Passage provided:
Qwen3-0.6B STEM Proof Distilled (Thinking Teacher)

A 0.6B parameter model distilled from Qwen3-30B-A3B-Thinking on 6,122 STEM chain-of-thought samples. 50x parameter compression. The Thinking variant teacher produces richer extended reasoning traces than the Instruct variant, transferring deeper deliberation structure into the smallest possible student.

The result: a model under 500MB quantized that produces structured STEM derivations because a 30B thinking model showed it how to reason.

Listed entries:
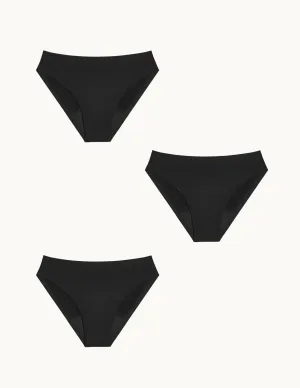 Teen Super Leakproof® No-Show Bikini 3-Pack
---
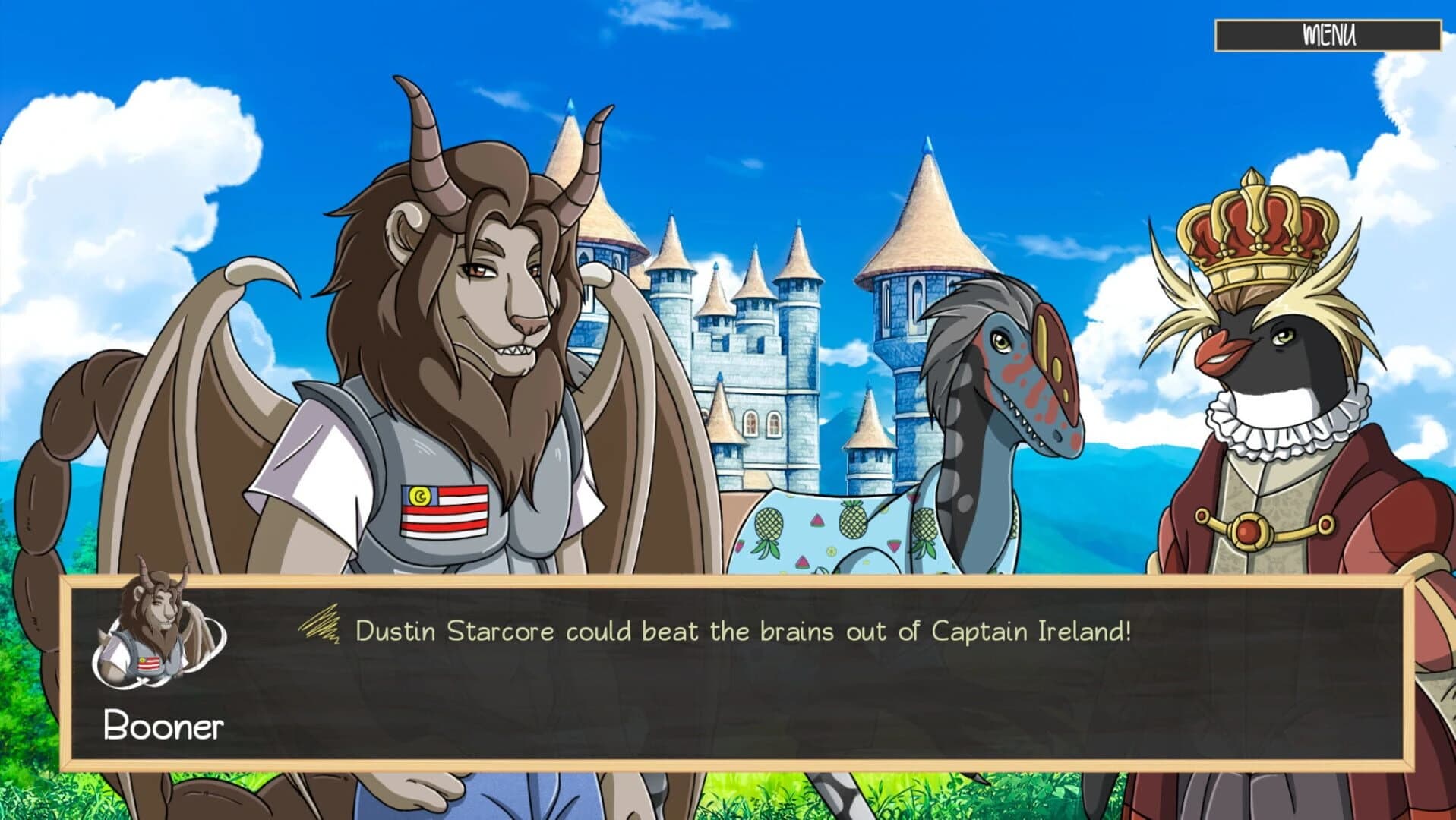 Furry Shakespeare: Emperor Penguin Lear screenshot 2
---
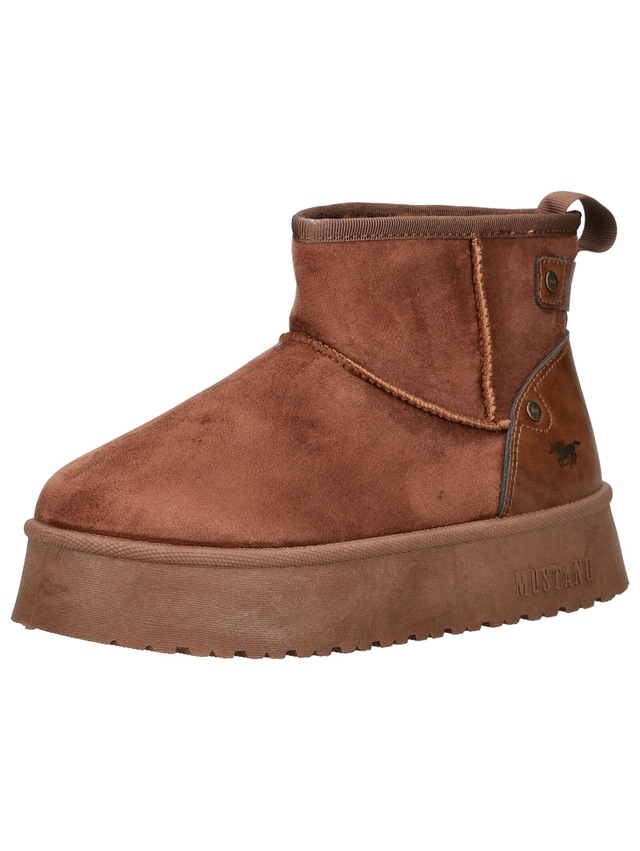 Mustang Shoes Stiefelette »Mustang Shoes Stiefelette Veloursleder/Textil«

Exercise:
Answer these questions using the model description.
1. How many STEM chain-of-thought samples were used to distill the model?
2. What degree of parameter compression does the model description state?
3. What size does it give for the model when quantized?
Answer from the model description alone.

Solution for this exercise:
1. 6,122 samples
2. 50x parameter compression
3. Under 500MB